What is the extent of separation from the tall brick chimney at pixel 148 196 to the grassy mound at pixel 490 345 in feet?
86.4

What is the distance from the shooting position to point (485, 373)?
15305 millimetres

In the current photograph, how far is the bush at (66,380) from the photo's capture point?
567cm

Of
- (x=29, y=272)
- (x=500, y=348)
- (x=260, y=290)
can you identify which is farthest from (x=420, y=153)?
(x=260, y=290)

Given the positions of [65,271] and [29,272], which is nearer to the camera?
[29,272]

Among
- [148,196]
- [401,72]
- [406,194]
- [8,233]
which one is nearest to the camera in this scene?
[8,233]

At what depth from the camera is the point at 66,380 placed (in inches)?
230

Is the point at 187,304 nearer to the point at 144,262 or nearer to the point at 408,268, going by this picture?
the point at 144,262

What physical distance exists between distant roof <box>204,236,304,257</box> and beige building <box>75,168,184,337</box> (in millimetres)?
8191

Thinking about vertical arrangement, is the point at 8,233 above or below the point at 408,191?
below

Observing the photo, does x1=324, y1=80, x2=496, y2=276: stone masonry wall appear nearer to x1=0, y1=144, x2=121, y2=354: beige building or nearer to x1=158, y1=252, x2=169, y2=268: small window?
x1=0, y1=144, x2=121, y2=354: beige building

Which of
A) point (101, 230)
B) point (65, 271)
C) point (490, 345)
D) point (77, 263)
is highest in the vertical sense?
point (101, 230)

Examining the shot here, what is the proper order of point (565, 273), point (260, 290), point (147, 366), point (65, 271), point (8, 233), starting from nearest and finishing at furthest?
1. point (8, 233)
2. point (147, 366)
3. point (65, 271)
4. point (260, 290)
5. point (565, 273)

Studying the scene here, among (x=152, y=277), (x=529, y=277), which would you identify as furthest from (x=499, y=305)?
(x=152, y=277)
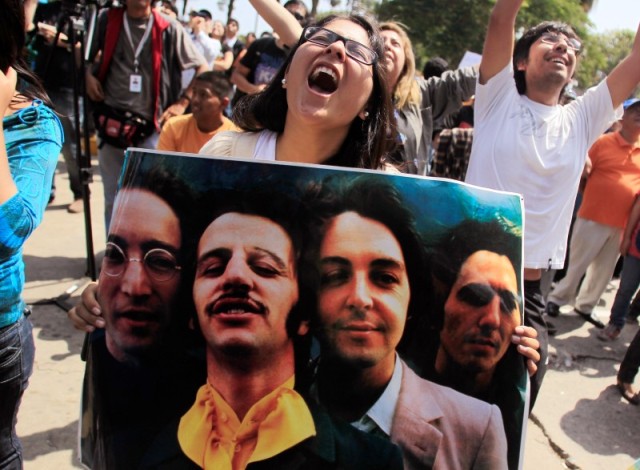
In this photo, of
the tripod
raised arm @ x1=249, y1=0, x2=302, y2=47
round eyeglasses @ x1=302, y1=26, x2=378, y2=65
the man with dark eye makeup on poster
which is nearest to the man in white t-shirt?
raised arm @ x1=249, y1=0, x2=302, y2=47

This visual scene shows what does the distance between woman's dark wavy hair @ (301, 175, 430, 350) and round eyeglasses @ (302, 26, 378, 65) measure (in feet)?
1.79

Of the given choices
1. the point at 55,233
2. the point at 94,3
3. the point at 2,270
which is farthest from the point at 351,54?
the point at 55,233

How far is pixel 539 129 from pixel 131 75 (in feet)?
9.10

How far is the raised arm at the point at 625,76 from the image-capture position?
2398 millimetres

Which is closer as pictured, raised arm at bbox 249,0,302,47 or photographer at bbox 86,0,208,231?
raised arm at bbox 249,0,302,47

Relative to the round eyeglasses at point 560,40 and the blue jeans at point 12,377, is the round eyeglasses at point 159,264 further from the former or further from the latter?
the round eyeglasses at point 560,40

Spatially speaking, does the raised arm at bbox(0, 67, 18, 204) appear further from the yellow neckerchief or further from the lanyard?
the lanyard

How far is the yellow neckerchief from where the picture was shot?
121 centimetres

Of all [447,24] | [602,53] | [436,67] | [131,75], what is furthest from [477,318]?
[602,53]

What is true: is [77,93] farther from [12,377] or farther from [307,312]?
[307,312]

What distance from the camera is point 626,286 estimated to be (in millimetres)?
4684

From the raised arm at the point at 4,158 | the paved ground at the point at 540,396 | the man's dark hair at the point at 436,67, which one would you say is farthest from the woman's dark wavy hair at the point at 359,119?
the man's dark hair at the point at 436,67

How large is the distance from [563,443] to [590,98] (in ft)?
6.13

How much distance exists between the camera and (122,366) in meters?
1.27
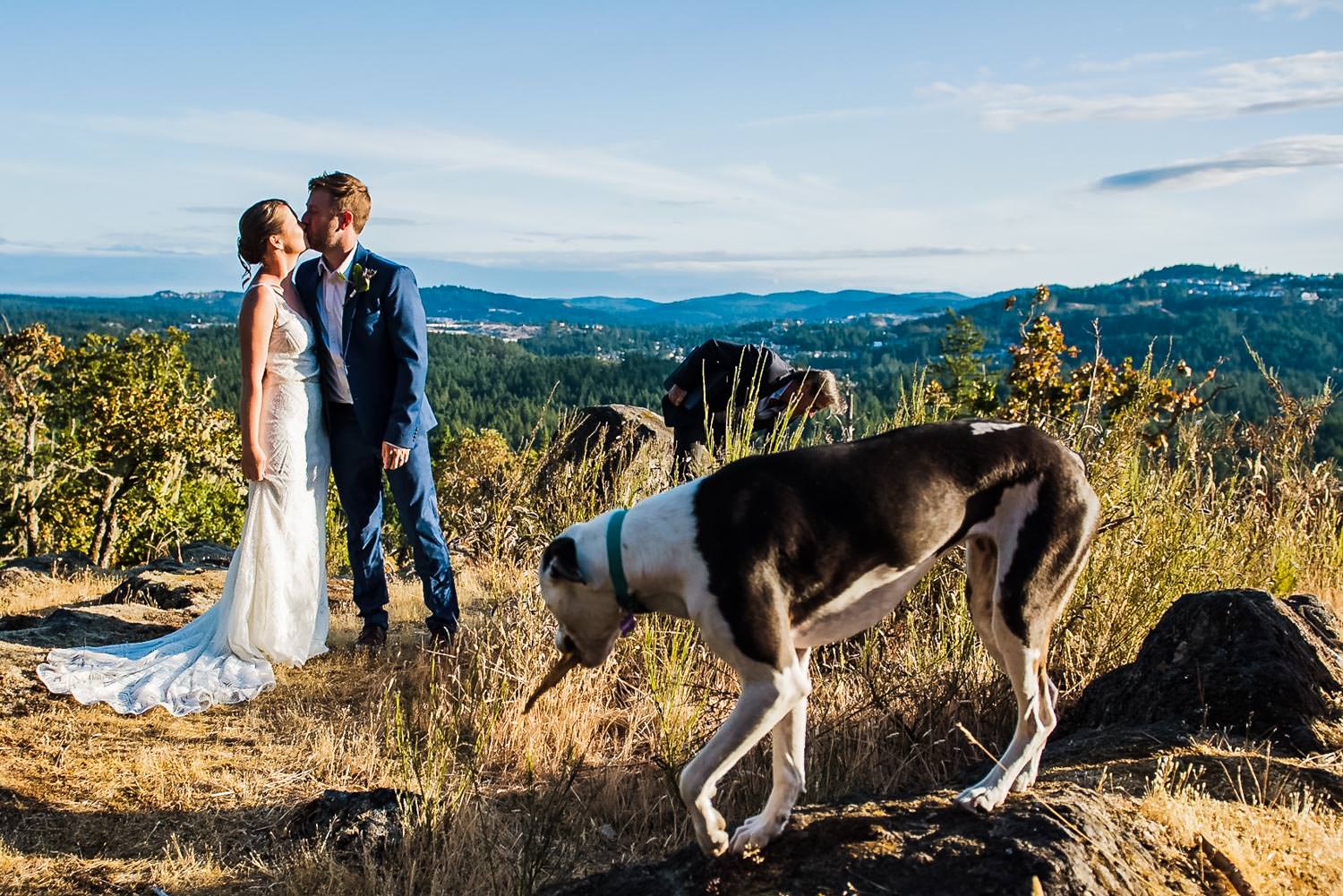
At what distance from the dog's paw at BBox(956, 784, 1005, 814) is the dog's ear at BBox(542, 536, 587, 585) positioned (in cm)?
127

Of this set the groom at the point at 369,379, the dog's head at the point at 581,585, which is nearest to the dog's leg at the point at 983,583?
the dog's head at the point at 581,585

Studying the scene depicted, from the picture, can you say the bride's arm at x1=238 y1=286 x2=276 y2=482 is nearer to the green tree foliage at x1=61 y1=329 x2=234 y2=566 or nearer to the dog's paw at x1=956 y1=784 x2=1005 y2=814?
the dog's paw at x1=956 y1=784 x2=1005 y2=814

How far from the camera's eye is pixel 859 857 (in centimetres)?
277

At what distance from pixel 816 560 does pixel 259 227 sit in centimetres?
419

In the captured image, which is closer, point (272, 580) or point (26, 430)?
point (272, 580)

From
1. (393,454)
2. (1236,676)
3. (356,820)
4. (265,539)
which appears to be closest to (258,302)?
(393,454)

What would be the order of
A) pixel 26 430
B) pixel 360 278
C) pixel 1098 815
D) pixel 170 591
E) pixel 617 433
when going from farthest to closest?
pixel 26 430 < pixel 617 433 < pixel 170 591 < pixel 360 278 < pixel 1098 815

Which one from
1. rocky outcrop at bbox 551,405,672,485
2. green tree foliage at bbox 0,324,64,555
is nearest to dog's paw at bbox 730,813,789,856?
rocky outcrop at bbox 551,405,672,485

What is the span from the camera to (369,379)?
581 cm

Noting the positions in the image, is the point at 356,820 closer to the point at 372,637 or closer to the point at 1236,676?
the point at 372,637

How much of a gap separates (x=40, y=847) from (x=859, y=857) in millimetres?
3121

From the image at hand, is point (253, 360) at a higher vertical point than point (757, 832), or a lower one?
higher

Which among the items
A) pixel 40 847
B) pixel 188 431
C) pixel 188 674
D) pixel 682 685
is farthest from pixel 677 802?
pixel 188 431

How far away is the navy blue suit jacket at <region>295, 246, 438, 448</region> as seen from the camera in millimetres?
5727
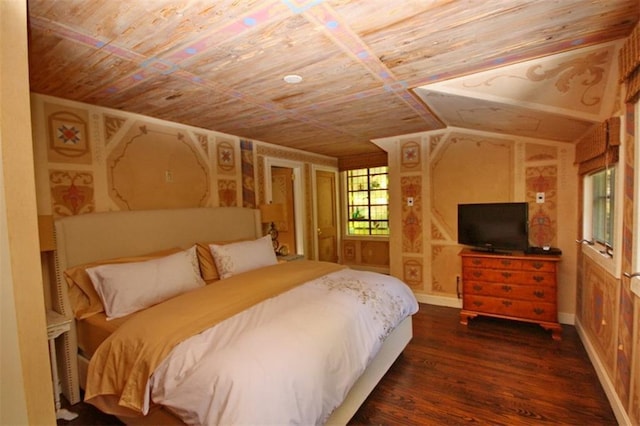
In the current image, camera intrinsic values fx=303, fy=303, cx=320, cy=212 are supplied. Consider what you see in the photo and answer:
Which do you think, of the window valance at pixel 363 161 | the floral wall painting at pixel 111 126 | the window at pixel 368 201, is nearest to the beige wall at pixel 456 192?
the window valance at pixel 363 161

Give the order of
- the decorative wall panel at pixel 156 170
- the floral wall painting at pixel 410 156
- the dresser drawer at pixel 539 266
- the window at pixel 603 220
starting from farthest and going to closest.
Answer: the floral wall painting at pixel 410 156 < the dresser drawer at pixel 539 266 < the decorative wall panel at pixel 156 170 < the window at pixel 603 220

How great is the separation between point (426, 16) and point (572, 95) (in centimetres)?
134

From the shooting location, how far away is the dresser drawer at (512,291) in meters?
3.07

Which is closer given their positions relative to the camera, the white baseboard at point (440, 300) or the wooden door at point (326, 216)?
the white baseboard at point (440, 300)

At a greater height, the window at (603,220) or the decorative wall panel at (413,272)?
the window at (603,220)

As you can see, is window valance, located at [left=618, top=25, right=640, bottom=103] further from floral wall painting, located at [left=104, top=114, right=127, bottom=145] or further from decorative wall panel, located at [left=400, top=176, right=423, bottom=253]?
floral wall painting, located at [left=104, top=114, right=127, bottom=145]

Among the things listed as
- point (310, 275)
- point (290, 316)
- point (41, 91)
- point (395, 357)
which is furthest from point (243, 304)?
point (41, 91)

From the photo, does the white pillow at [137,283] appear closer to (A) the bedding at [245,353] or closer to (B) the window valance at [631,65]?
(A) the bedding at [245,353]

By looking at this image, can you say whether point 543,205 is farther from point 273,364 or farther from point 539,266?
point 273,364

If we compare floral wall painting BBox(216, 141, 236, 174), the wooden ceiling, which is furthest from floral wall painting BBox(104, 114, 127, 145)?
floral wall painting BBox(216, 141, 236, 174)

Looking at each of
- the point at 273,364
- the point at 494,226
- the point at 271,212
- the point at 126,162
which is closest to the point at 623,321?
the point at 494,226

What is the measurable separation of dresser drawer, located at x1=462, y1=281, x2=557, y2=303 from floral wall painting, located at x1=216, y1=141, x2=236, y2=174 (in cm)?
312

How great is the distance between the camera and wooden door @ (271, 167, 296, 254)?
5.12 metres

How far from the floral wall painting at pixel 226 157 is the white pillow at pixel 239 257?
3.49 feet
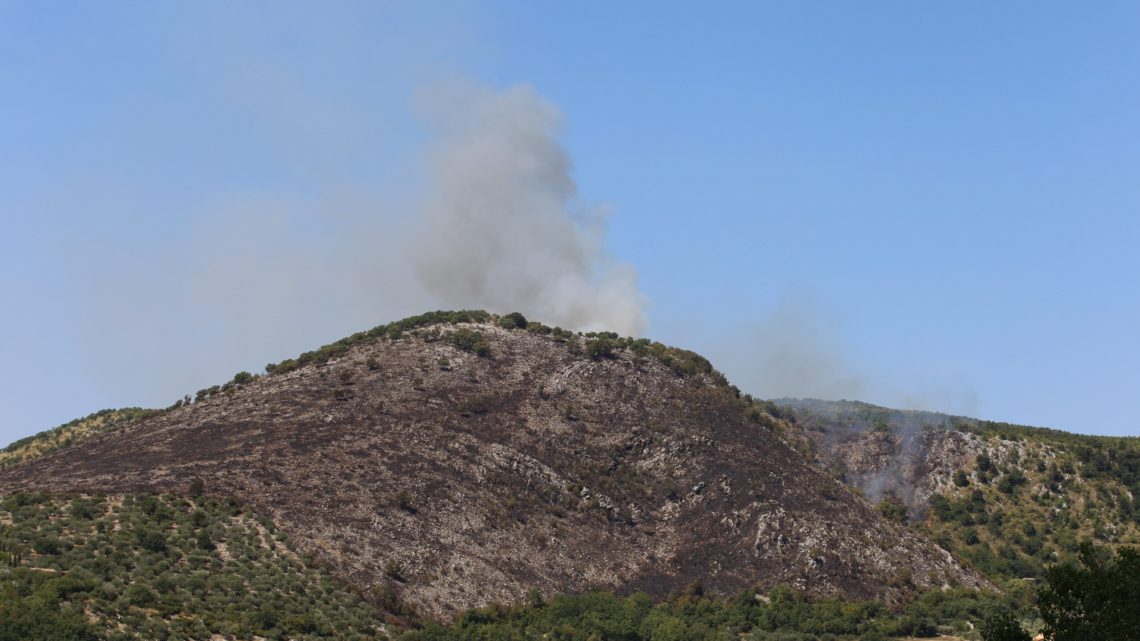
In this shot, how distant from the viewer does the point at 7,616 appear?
67.5 meters

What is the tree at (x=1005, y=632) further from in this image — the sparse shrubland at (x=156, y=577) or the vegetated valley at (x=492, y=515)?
the sparse shrubland at (x=156, y=577)

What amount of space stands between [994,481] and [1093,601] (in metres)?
102

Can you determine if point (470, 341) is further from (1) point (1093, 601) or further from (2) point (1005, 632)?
(1) point (1093, 601)

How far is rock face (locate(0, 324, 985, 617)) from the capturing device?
10081 cm

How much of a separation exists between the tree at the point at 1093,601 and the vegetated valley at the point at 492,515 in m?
22.7

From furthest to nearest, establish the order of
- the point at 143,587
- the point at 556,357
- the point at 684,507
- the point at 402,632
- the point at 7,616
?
the point at 556,357 → the point at 684,507 → the point at 402,632 → the point at 143,587 → the point at 7,616

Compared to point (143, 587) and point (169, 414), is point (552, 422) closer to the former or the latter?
point (169, 414)

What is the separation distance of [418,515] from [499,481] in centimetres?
1004

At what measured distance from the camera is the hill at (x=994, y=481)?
139 m

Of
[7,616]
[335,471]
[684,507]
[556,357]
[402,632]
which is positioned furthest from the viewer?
[556,357]

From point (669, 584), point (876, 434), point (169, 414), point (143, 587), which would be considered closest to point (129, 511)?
point (143, 587)

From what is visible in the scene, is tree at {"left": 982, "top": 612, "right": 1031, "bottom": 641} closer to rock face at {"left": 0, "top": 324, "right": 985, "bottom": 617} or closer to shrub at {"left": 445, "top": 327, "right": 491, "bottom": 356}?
rock face at {"left": 0, "top": 324, "right": 985, "bottom": 617}

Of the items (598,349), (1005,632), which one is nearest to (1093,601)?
(1005,632)

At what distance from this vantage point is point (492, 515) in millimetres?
107875
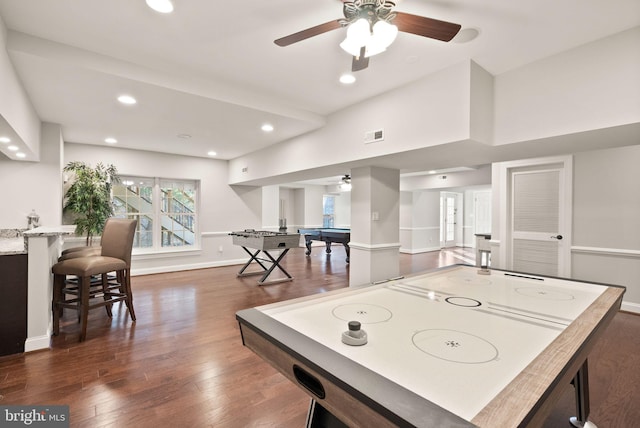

AIM =
Output as a JSON list of strings the records starting with the line containing "This visual scene" and going on through the line containing "2398 millimetres", one string per line, with blank lines omitted.

RESULT =
[
  "This visual scene shows what does the distance between woman's dark wavy hair @ (301, 175, 430, 350) and round eyeglasses @ (302, 26, 378, 65) measure (in feet)?",
  "1.79",
  "Of the given choices",
  "1. the point at 55,233",
  "2. the point at 94,3",
  "3. the point at 2,270",
  "which is farthest from the point at 351,54?",
  "the point at 55,233",
  "How far is pixel 539 129 from pixel 131 75 (in feet)?",
  "9.10",
  "How far is the raised arm at the point at 625,76 from the image-capture position?",
  "2398 millimetres"
]